It is the day after midsummer, sweet and balmy at nine o’clock, the sun still up, and Alexandra Park, Manchester, is fizzing with life. A group of energetic twentysomethings slam a volleyball over the nets as a flock of parakeets settle in the trees.
On the many paths, people wander around and about: a man walks three nippy chihuahuas, a little girl in a flowery dress wobbles past on her bike with stabilisers, her parents running behind shouting encouragement, while a group of young women in headscarves sit on the swings in the children’s playground and chat. On a picnic bench by the lake, a man is charging people to play chess. Not far away, a young boy pulls crumbs out of his pockets to feed the ducks.

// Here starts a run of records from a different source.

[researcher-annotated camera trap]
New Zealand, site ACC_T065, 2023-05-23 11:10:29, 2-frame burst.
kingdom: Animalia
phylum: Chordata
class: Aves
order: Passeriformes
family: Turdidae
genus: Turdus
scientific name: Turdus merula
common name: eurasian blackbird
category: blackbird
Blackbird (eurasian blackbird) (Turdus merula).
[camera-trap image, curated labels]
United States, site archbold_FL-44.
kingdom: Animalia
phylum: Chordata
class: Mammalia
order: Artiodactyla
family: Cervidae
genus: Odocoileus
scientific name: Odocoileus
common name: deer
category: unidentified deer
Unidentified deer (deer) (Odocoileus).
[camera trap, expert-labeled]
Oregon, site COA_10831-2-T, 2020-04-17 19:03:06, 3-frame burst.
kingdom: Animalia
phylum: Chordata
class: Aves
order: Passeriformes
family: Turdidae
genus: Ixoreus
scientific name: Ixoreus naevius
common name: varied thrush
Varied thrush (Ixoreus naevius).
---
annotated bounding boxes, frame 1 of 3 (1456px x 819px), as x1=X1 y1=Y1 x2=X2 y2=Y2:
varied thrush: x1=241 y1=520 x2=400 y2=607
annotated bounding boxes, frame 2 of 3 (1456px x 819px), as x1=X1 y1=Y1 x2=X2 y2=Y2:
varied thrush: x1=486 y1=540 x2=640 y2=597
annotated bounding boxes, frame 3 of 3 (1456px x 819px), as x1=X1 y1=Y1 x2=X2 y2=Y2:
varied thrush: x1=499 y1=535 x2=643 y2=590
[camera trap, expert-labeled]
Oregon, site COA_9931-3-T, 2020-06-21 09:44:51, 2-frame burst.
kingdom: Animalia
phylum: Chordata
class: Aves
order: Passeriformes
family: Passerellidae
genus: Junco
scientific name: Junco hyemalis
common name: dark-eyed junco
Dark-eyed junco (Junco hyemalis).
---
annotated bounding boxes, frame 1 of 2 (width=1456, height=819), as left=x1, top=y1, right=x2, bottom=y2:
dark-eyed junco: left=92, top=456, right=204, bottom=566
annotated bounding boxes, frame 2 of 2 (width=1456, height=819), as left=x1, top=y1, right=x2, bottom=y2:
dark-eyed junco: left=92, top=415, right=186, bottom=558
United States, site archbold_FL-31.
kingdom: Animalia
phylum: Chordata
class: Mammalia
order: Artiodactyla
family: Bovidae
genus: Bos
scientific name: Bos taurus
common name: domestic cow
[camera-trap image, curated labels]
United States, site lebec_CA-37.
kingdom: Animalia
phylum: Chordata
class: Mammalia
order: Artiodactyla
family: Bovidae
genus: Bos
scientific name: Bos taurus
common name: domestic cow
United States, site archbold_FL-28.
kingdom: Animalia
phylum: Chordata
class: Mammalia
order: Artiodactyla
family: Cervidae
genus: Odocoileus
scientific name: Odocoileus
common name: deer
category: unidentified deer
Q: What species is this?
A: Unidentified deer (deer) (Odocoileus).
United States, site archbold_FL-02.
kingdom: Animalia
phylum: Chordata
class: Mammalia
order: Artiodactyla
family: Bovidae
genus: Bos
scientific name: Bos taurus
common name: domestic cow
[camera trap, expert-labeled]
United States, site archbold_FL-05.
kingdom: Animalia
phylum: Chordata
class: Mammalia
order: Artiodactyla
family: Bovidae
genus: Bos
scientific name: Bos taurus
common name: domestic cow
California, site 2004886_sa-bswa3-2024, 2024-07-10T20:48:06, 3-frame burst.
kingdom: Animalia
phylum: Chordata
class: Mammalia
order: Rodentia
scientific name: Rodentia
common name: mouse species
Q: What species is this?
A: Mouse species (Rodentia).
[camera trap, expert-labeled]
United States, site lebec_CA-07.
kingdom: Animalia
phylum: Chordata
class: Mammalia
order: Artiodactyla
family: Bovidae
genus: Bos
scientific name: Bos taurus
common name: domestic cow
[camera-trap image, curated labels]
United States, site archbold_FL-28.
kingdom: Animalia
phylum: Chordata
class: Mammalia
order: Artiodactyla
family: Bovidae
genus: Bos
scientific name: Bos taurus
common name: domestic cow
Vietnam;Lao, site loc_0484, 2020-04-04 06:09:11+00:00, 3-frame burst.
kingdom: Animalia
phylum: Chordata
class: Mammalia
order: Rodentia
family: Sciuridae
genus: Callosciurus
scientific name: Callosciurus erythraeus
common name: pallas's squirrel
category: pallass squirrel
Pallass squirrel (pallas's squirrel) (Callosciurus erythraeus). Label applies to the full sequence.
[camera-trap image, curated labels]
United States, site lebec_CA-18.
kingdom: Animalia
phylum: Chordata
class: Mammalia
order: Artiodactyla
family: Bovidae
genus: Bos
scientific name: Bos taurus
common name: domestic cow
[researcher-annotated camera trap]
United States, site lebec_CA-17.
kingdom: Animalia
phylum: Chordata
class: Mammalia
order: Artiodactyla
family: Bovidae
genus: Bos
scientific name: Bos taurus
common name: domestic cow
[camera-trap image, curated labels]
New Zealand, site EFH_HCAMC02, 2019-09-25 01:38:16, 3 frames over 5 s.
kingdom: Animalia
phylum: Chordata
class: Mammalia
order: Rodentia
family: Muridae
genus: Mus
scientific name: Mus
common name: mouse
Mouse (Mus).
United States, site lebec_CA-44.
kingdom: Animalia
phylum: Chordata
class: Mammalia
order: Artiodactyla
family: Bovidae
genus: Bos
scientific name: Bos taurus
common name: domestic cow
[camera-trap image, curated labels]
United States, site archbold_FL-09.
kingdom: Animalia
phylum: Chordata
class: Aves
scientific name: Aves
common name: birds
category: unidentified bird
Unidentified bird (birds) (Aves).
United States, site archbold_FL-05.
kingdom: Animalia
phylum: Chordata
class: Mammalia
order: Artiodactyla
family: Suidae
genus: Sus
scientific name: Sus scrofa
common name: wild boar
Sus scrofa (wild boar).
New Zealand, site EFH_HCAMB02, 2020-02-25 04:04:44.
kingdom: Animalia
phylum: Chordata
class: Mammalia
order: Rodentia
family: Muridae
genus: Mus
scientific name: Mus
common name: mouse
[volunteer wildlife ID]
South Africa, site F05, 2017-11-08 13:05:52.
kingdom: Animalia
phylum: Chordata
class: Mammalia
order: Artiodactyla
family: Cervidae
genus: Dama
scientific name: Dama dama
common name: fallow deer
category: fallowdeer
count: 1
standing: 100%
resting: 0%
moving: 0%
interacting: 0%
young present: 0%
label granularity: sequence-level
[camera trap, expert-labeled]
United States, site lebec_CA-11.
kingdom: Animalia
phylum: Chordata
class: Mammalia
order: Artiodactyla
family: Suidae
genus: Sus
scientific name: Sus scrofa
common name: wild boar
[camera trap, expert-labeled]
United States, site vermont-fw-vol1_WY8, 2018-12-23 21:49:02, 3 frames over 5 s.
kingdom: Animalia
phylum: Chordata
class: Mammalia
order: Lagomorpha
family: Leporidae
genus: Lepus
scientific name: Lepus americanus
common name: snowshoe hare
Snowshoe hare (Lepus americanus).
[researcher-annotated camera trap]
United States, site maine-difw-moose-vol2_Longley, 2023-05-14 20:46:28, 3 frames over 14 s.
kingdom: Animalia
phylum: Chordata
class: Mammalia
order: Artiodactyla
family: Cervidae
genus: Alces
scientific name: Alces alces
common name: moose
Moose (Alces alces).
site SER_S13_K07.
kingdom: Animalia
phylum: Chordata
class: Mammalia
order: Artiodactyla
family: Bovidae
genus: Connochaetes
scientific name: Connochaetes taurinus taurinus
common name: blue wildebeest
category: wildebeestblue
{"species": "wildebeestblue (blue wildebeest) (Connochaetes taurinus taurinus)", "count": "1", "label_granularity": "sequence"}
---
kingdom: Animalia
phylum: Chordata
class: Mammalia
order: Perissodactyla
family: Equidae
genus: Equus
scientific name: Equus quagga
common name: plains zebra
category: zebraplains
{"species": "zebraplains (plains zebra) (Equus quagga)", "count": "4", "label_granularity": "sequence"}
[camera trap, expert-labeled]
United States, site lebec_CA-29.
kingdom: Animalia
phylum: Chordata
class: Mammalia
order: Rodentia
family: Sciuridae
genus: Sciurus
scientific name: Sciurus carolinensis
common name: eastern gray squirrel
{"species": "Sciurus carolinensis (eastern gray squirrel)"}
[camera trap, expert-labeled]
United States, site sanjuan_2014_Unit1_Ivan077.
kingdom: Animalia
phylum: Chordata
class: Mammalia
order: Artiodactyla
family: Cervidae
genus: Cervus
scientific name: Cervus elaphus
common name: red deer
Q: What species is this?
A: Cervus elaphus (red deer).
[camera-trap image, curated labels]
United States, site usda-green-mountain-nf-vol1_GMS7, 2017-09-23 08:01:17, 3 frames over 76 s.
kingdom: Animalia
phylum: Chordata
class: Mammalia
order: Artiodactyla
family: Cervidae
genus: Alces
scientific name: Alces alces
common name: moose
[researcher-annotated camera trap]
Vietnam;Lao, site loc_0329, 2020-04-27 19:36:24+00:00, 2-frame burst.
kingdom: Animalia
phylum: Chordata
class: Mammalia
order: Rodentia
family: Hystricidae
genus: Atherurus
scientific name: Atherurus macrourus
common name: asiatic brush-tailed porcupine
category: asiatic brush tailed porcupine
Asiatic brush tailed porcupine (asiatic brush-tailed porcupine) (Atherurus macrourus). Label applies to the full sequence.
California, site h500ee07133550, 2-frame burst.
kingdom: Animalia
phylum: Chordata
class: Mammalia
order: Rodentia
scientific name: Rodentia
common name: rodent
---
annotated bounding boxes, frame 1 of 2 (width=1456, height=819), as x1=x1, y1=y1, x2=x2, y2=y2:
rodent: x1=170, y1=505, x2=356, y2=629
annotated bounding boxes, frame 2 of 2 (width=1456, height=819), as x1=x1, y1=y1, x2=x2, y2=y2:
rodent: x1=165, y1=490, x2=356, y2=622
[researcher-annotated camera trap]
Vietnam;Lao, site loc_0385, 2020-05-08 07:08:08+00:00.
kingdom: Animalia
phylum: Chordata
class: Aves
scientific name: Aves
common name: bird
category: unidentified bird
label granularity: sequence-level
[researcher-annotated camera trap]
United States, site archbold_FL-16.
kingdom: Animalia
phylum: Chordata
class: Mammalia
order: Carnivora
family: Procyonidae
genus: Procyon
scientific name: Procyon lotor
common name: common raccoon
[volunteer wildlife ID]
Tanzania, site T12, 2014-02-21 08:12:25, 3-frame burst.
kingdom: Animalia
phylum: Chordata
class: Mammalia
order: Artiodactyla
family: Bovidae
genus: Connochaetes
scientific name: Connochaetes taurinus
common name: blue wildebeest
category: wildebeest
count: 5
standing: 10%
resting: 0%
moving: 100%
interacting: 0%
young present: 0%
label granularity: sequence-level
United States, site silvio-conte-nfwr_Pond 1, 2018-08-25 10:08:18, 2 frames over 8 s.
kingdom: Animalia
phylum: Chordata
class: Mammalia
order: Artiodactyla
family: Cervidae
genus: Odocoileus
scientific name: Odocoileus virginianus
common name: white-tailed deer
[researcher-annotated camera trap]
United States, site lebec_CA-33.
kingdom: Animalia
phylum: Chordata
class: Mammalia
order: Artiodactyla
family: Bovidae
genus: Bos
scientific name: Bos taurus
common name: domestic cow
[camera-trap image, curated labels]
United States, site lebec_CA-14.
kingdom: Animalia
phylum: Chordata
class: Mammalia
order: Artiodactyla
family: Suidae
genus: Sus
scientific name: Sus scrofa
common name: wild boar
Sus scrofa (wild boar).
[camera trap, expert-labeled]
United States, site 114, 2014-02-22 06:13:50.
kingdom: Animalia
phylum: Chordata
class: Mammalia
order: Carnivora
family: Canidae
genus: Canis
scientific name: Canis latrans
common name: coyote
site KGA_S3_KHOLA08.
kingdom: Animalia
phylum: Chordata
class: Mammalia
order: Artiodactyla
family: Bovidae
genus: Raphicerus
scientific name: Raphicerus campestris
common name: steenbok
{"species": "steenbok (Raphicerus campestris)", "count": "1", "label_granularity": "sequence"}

But on the near side of the park, one thing is dominating. Close to the pavilion, a large group of people are playing, or watching, or practising or standing or talking about cricket, all members of the Friends Sporting Club. “We were eight or 10 people from the same community back home in Kerala [in India],” the chairman, Ramki, says. “We got to know each other because our wives are nurses and we used to play cricket together, starting in 2005 on an Astroturf pitch here in the park.”
After a couple of years, the council dug up the pitch because it became unusable, so the friends, left with nowhere to play, travelled all over the country to try their luck in limited-over competitions, largely with other Keralans, winning many of them. But they had ambitions about playing in a proper league, not, as Ramki describes it, “this slam-bam cricket”.
“Thankfully, the ECB and the council together put £1.2m into the ground, the pavilion and the cafe and we were one of the first bidders for the park’s usage,” he says. “We entered the GMC league with just one team, but are now at a stage where we can have three.”
Cricket seems to take up most of Ramki’s time, when he’s not at work as a member of the financial team at the Red Cross, changing his hours so he could ferry junior colts to matches. “It is the under-15s on a Monday, Tuesday off, Wednesday is the under-18s or under-11s, Thursday and Friday are training, Saturday morning is the All Stars, Saturday afternoon I umpire the senior game, on Sunday morning I take the under-13s to a game and on Sunday afternoon I go to a game as a scorer, player and umpire, whatever is needed. My wife has given up on me.”
Two of his juniors, left-handed opener Felix and fast bowler Noel, are practising having just finished their GCSEs. Felix was one of the first intake of juniors, while Noel joined in year seven. “We are here almost every week in the cricket season,” says Noel. “There is a strong community, a good sense of friendship and there is an opportunity to socialise. It is very important to us, like a break from everything.”
Two-and-a-half weeks later, while spectators drift incredulously out of Headingley, a group of young men are playing an energetic game with a soft ball in a corner of Wheatsheaf Common, Woking, more than 200 miles south. Tareque Adil came to the UK from Bangladesh as a student aged 21; now 34 he is settled with a wife and two children, working in a care home for people with learning difficulties.
“We’ve been playing in this park for 12 years, every Sunday. Lots of players come and join us, most of the people here are from Bangladesh but sometimes the Pakistani and Indian people play, too.
“We love cricket, in Bangladesh there are not many resources. We play in the road, on the roof, probably 30ft by 30ft and if the ball flies off the roof you are out. This is not only a game to us, it is inside us, it is our soul. We love it so much, we find peace in it. In our country, people use it as a medicine.”
Adil coaches a number of young people and his dream is for their success. “If I can get one of my people to the next level, at county cricket or to national cricket, that would be amazing.”
Despite the failings of English cricket, laid bare in stark detail in the ICEC report, it manages to survive and flourish, miles away from the Long Room, the Western Terrace, expensive ticket prices and corporate sponsorship. People who love the game somehow find space to come together and play, with or without the structure of the club game. If English cricket can properly embrace that grassroots love, it will be stronger than it can imagine.